Directed cell migration is a complex process that involves cell polarization induced by chemical signals including growth factors, cell adhesion, formation of protrusions, retraction and contraction of a single cell or cell collective. The polarization depends on different mechanochemical signals including chemical compositions of the substrate, substrate stiffness, geometries and adhesive cues.
Migration is a highly coordinated process that involves synchronized rearrangements of cytoskeleton, dissolution of cell-cell contacts and polarization to orient the cell towards a targeted area.
The BMP signaling pathway is acknowledged to control migration of diverse cell types, including neural crest cells, mesenchymal progenitor cells and endothelial cells. The exact molecular mechanism is still unresolved. Cancer, hypoganglionosis, Hirschsprung's disease and intestinal neuronal dysplasia are pathologies with aberrant BMP signaling resulting in altered cell migration emphasizing the role of the pathway in migration.

SUPPLIED INFORMATION:
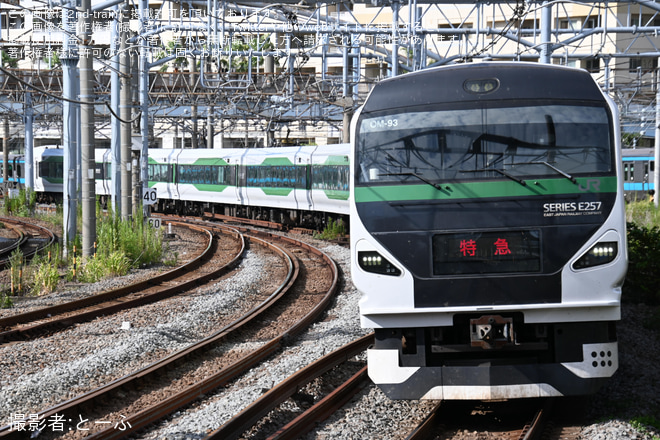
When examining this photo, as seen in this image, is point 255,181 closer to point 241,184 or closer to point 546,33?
point 241,184

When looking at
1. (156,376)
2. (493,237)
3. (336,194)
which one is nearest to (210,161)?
(336,194)

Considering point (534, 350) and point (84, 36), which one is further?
point (84, 36)

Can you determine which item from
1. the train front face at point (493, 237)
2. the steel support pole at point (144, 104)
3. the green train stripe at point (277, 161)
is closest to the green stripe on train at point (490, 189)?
the train front face at point (493, 237)

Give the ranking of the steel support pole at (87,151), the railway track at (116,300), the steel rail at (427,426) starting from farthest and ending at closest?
1. the steel support pole at (87,151)
2. the railway track at (116,300)
3. the steel rail at (427,426)

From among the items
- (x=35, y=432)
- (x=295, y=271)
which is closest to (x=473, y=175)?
(x=35, y=432)

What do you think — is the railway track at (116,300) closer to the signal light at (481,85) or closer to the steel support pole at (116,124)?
the steel support pole at (116,124)

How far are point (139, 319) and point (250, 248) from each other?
10.6 metres

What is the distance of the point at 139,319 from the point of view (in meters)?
11.5

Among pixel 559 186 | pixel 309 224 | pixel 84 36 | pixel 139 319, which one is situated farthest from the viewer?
pixel 309 224

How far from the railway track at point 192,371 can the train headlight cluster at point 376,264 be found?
211 cm

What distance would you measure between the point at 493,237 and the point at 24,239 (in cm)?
1903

QUESTIONS TO ANSWER:
1. According to the passage on directed cell migration, the migration of which cell types is the BMP signaling pathway acknowledged to control?
2. Extend the passage on BMP signaling and cell migration with a few sentences that pick up after its last sentence.

RESULTS:
1. Neural crest cells, mesenchymal progenitor cells and endothelial cells.

2.
Our lab investigates the mechanism by which BMPs induce (directional) migration/chemotaxis in various cell types and its functional implication in diseases. We use chemotaxis assays in which chemoattractant gradients are formed with simultaneous digital time lapse recording of cell movement to be able to track migration of cells in response to stimuli. Automated analysis of large data collections from these experiments are done in collaboration with the “Image analysis in biology and material science” at the Zuse Institute Berlin (ZIB) and enables us to track migration speed and orientation of single cells in response to chemical stimuli.